Baru sekarang ia menyadari kebenarannya: kehendak Kuali Bumi terikat langsung pada Long Chen. Secuil energi intinya tertidur di dalam jiwa Long Chen.
Kecuali Long Chen meninggal, energi Bumi dari Kuali Langit Bumi akan tetap tidak lengkap, dan Kuali Langit tidak akan pernah sepenuhnya menelan pasangannya.
Saat Kuali Langit Bumi mengetahui hal ini, ia langsung meninggalkan gagasan untuk menjadikan Long Chen sebagai budak benda. Entah mengapa, ia merasa gelisah, seolah-olah sesuatu yang buruk akan terjadi.
Tanpa sepenuhnya menaklukkan kehendak Kuali Bumi, ia tidak akan mampu menelusuri ingatan Kuali Bumi. Rasa gelisah itulah yang mendorongnya untuk memerintahkan kematian Long Chen.
“Menyerang!”
Hati semua orang bergidik. Jika Kuali Langit Bumi mengamuk, tidak seorang pun akan mampu menghentikannya.
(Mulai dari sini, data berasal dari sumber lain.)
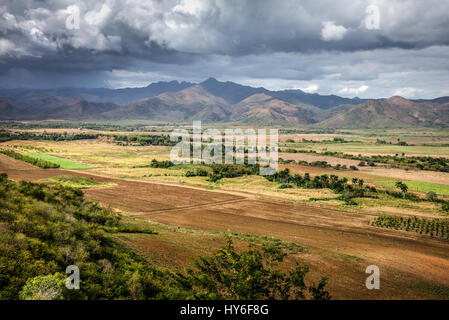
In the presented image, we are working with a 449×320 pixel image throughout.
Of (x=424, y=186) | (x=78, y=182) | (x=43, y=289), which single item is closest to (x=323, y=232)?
(x=43, y=289)

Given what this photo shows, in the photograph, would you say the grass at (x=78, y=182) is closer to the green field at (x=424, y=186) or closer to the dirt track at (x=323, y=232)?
the dirt track at (x=323, y=232)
Tian Leizi adalah orang pertama yang bergerak. Tubuhnya berubah menjadi rune petir, dan ruang meledak di hadapan Long Chen saat cakar petir merobek ruang angkasa.
Long Chen menangkis dengan tinjunya. Saat cahaya bintang dan petir bertabrakan dengan dahsyat, baju zirah berbintang Long Chen hancur berkeping-keping.
“ Hmph , jurus tubuh Hegemon Bintang Sembilan itu sampah di hadapan Jubah Perang Petir Surgawi-ku!” ejek Tian Leizi.
Dua artefak suci menyerang secara bersamaan. Sebagai respons, Long Chen mengulurkan kedua telapak tangannya, mendorong mundur Tungku Siang Malam dan Diagram Ilahi Brahma.
Namun, pukulan Qian Jie langsung menyusul.
Long Chen memutar tubuhnya, mengarahkan pukulan Qian Jie dengan telapak tangannya agar mengenai tongkat Tuo Ya sebagai gantinya.
Bunyi dentingan logam yang menusuk telinga terdengar. Baik Qian Jie maupun Tuo Ya mendengus dan terhuyung mundur.
Lima monster menyerang Long Chen dengan brutal, meninggalkan bayangan di seluruh langit. Mereka sangat cepat dan kuat, namun tak satu pun dari mereka mampu mengalahkan Long Chen.
Long Chen lolos dari kepungan mereka seperti air yang mengalir melalui jari-jari yang terbuka. Dia selalu selangkah dari kematian namun tidak pernah tertangkap.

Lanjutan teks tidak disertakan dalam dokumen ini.